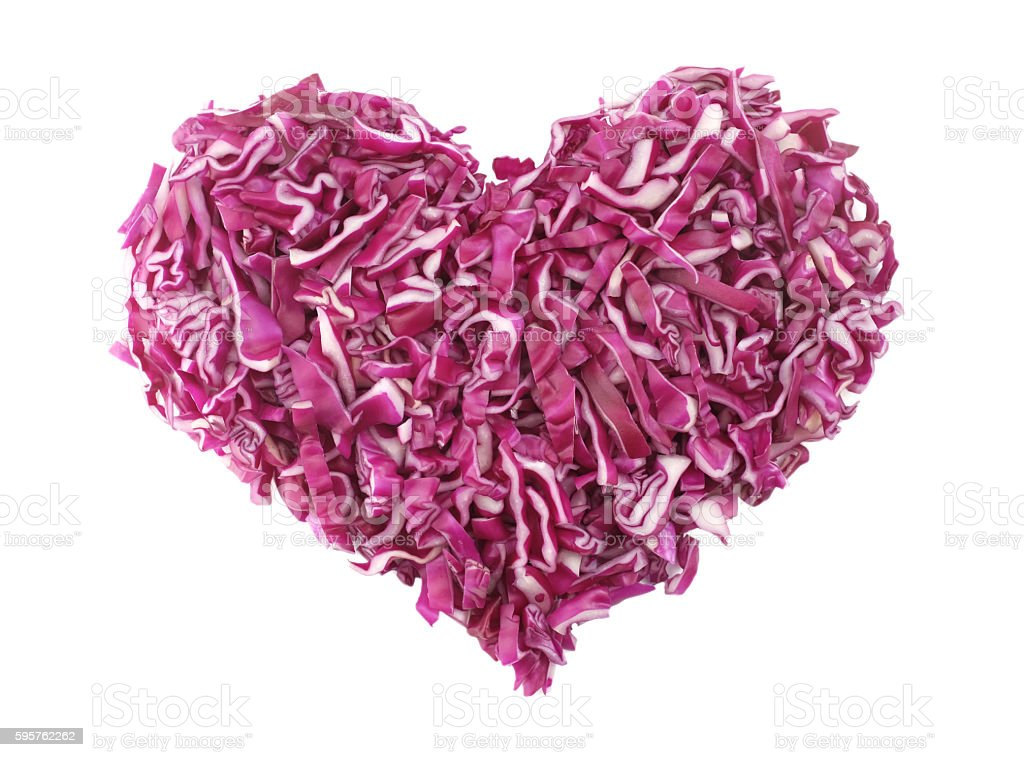 Shredded red cabbage in a heart shape stock photo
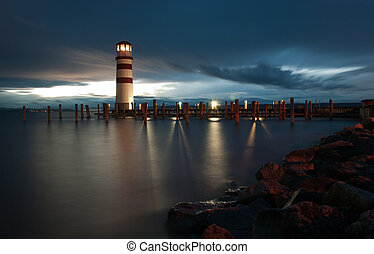 Lighthouse at Lake Neusiedl at cloudy night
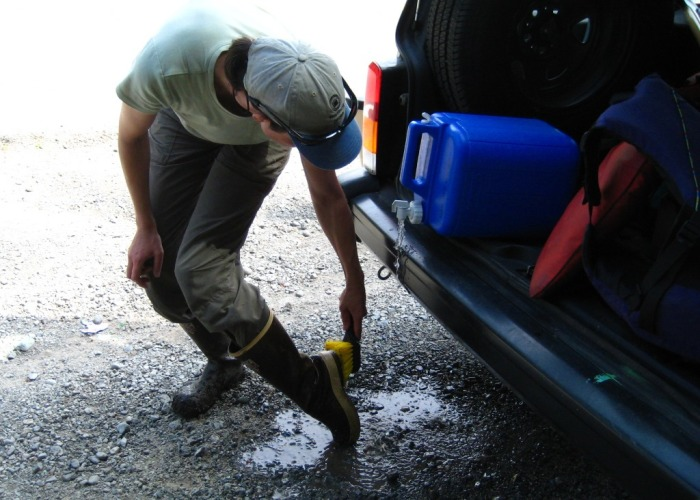 Washing mud off boots with water and a brush to stop weeds from spreading.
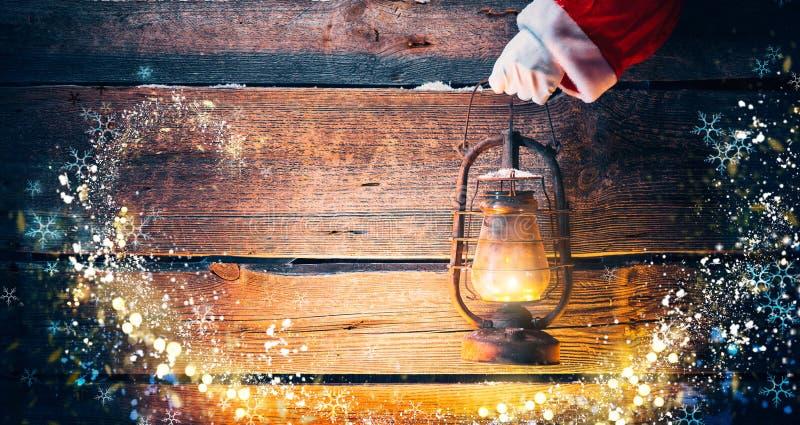 Feld Feiertagshintergrund Santa Claus-Hand, die Weinleseöllampe hält lizenzfreie stockfotos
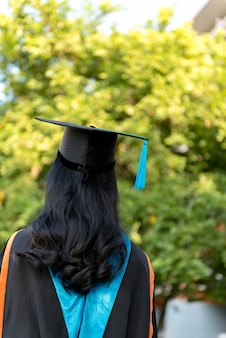Gediplomeerd jong meisje dat een zwarte leeswijzerhoed draagt.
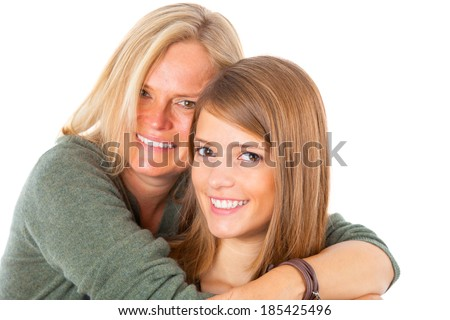 Mother and daughter posing happily, studio shot isolated on white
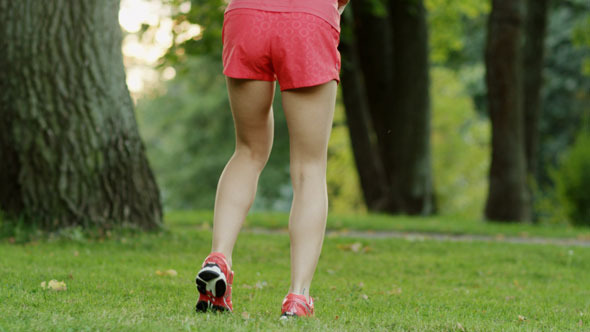 VideoHive Girl Warms Up and Stretches Before Running 5630036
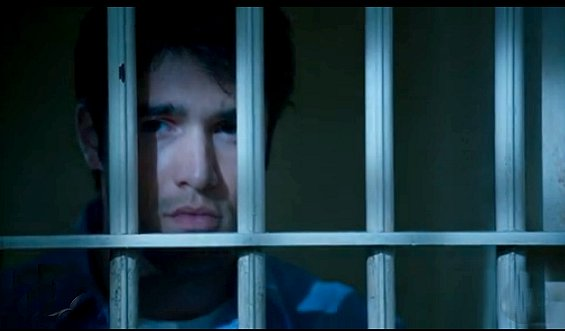 Revenge - Daniel close shot of his face as he stands behind bars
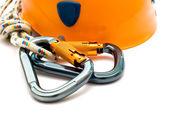 Climbing carabiner and helmet — Stock Photo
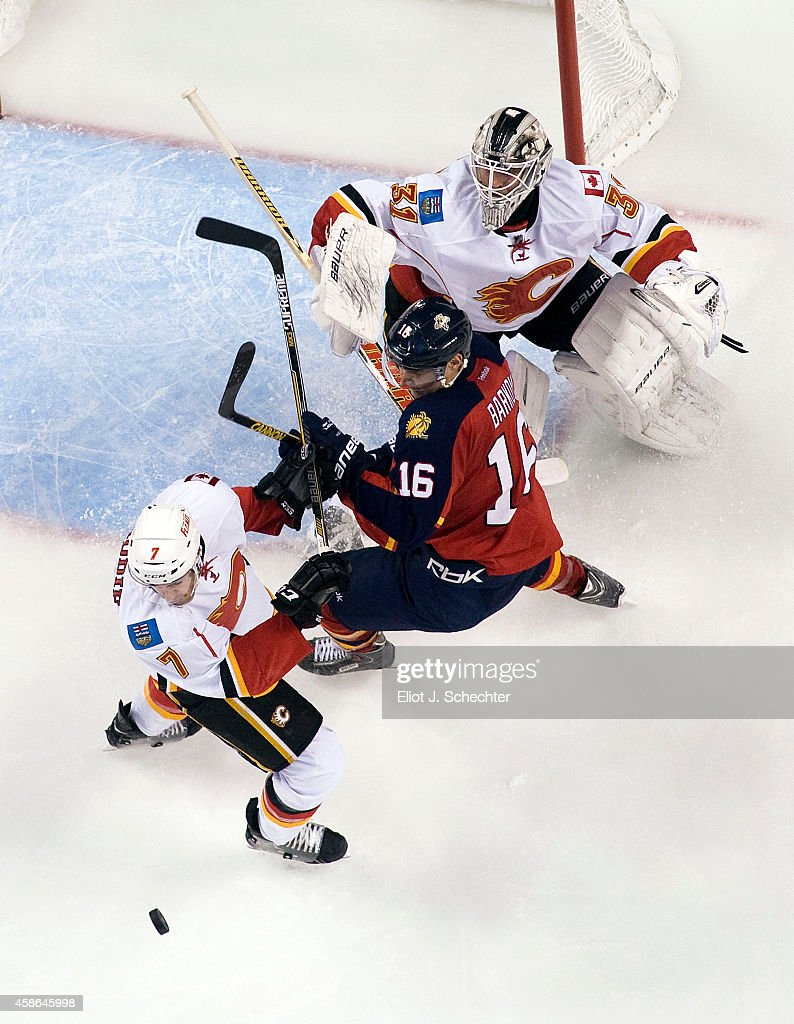 Goaltender Karri Ramo #31 of the Calgary Flames defends the net with the help of teammate T.J. Brodie #7 against Aleksander Barkov #16 of the Florida Panthers at the BB&T Center on November 8, 2014 in Sunrise, Florida.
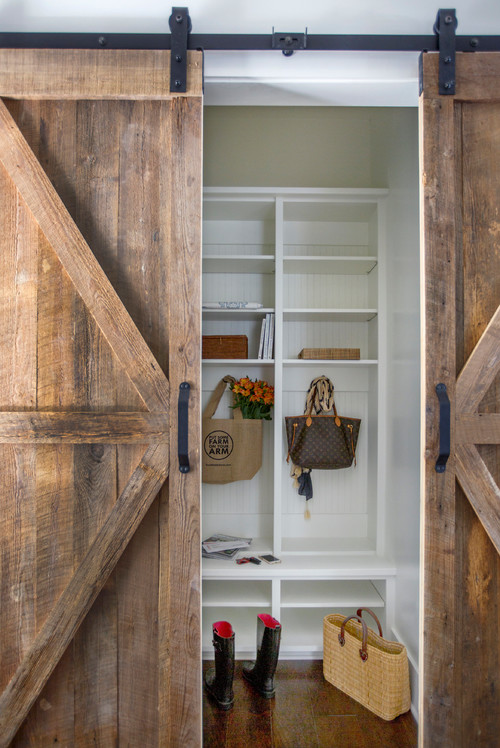 Modern Farmhouse Mudroom Behind Wooden Sliding Barn Doors #modernfarmhouse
....
TASK GOAL >> In your copy, include no pictures, but reproduce all records exactly.

FINISHED TASK >>
 Shredded red cabbage in a heart shape stock photo
 Lighthouse at Lake Neusiedl at cloudy night
 Washing mud off boots with water and a brush to stop weeds from spreading.
 Feld Feiertagshintergrund Santa Claus-Hand, die Weinleseöllampe hält lizenzfreie stockfotos
Gediplomeerd jong meisje dat een zwarte leeswijzerhoed draagt.
 Mother and daughter posing happily, studio shot isolated on white
 VideoHive Girl Warms Up and Stretches Before Running 5630036
 Revenge - Daniel close shot of his face as he stands behind bars
 Climbing carabiner and helmet — Stock Photo
 Goaltender Karri Ramo #31 of the Calgary Flames defends the net with the help of teammate T.J. Brodie #7 against Aleksander Barkov #16 of the Florida Panthers at the BB&T Center on November 8, 2014 in Sunrise, Florida.
 Modern Farmhouse Mudroom Behind Wooden Sliding Barn Doors #modernfarmhouse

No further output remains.